El caso fue denunciado por la víctima a través de las redes sociales en enero de 2019 y en agosto llegó a la Justicia. El hecho sucedió en la ciudad de Puerto Madryn y los miembros de la llamada «manada de Chubut» son hijos de familias poderosas.

La denunciante contó que fue drogada y abusada durante la fiesta del Día de la Primavera, hace ocho años. Hubo un sexto integrante del grupo que se quebró y declaró como arrepentido. Responde a las iniciales J. P. y no quedó imputado por su colaboración con la Justicia. Se sabe que su hermano es intendente de un pueblo rural del norte de la provincia y que solamente habría sido testigo de la violación masiva.

De acuerdo al testimonio de la víctima en Facebook, ella estaba en una fiesta privada en una casa de Playa Unión junto a seis amigas de Puerto Madryn. En un momento dado, la llevaron a una habitación oscura, en la que fue violada por varios hombres jóvenes, mientras uno del grupo cuidaba que nadie entrara. Al momento de la violación, se encontraba semidesvanecida por el efecto de alguna droga.
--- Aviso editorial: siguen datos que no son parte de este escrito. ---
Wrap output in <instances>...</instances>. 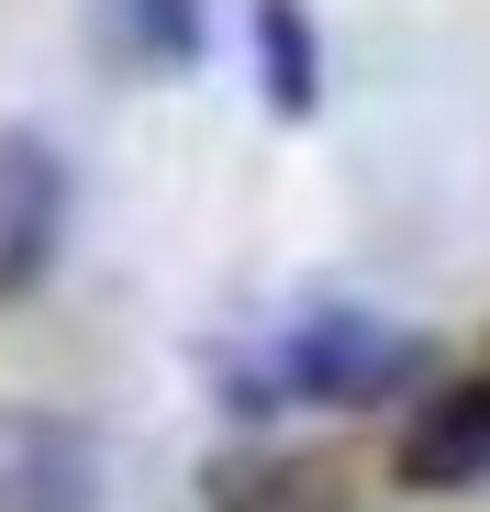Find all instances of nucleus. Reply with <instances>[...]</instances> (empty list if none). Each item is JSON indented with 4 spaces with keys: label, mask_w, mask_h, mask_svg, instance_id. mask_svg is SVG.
I'll use <instances>...</instances> for the list:
<instances>
[{
    "label": "nucleus",
    "mask_w": 490,
    "mask_h": 512,
    "mask_svg": "<svg viewBox=\"0 0 490 512\" xmlns=\"http://www.w3.org/2000/svg\"><path fill=\"white\" fill-rule=\"evenodd\" d=\"M257 90H268V112H312L323 101V56H312V23H301V0H257Z\"/></svg>",
    "instance_id": "nucleus-6"
},
{
    "label": "nucleus",
    "mask_w": 490,
    "mask_h": 512,
    "mask_svg": "<svg viewBox=\"0 0 490 512\" xmlns=\"http://www.w3.org/2000/svg\"><path fill=\"white\" fill-rule=\"evenodd\" d=\"M390 479L401 490H479L490 479V379H446L413 423H401V446H390Z\"/></svg>",
    "instance_id": "nucleus-4"
},
{
    "label": "nucleus",
    "mask_w": 490,
    "mask_h": 512,
    "mask_svg": "<svg viewBox=\"0 0 490 512\" xmlns=\"http://www.w3.org/2000/svg\"><path fill=\"white\" fill-rule=\"evenodd\" d=\"M413 368H424V334H413V323H379V312H312V323L279 334L268 390H279V401H335V412H357V401L401 390Z\"/></svg>",
    "instance_id": "nucleus-1"
},
{
    "label": "nucleus",
    "mask_w": 490,
    "mask_h": 512,
    "mask_svg": "<svg viewBox=\"0 0 490 512\" xmlns=\"http://www.w3.org/2000/svg\"><path fill=\"white\" fill-rule=\"evenodd\" d=\"M56 245H67V156L34 123H0V301L45 290Z\"/></svg>",
    "instance_id": "nucleus-2"
},
{
    "label": "nucleus",
    "mask_w": 490,
    "mask_h": 512,
    "mask_svg": "<svg viewBox=\"0 0 490 512\" xmlns=\"http://www.w3.org/2000/svg\"><path fill=\"white\" fill-rule=\"evenodd\" d=\"M0 512H101L90 423H67L45 401H0Z\"/></svg>",
    "instance_id": "nucleus-3"
},
{
    "label": "nucleus",
    "mask_w": 490,
    "mask_h": 512,
    "mask_svg": "<svg viewBox=\"0 0 490 512\" xmlns=\"http://www.w3.org/2000/svg\"><path fill=\"white\" fill-rule=\"evenodd\" d=\"M101 45L123 67H145V78H168L201 45V0H101Z\"/></svg>",
    "instance_id": "nucleus-5"
}]
</instances>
La joven, en principio, no contó lo ocurrido, y sus padres solamente lo supieron cuando tuvo un primer intento de suicidio. Tras el episodio, narró lo ocurrido y fue llevada a un hospital, donde se activó el protocolo para los casos de violencia sexual.

Desde entonces, hubo amenazas para que no hiciera la denuncia, y la familia tuvo que mudarse a Buenos Aires. Después de varios años y ayuda psiquiátrica pudo animarse a contar el drama sufrido. Un año y medio más tarde de su denuncia en las redes, los agresores podrían quedar impunes.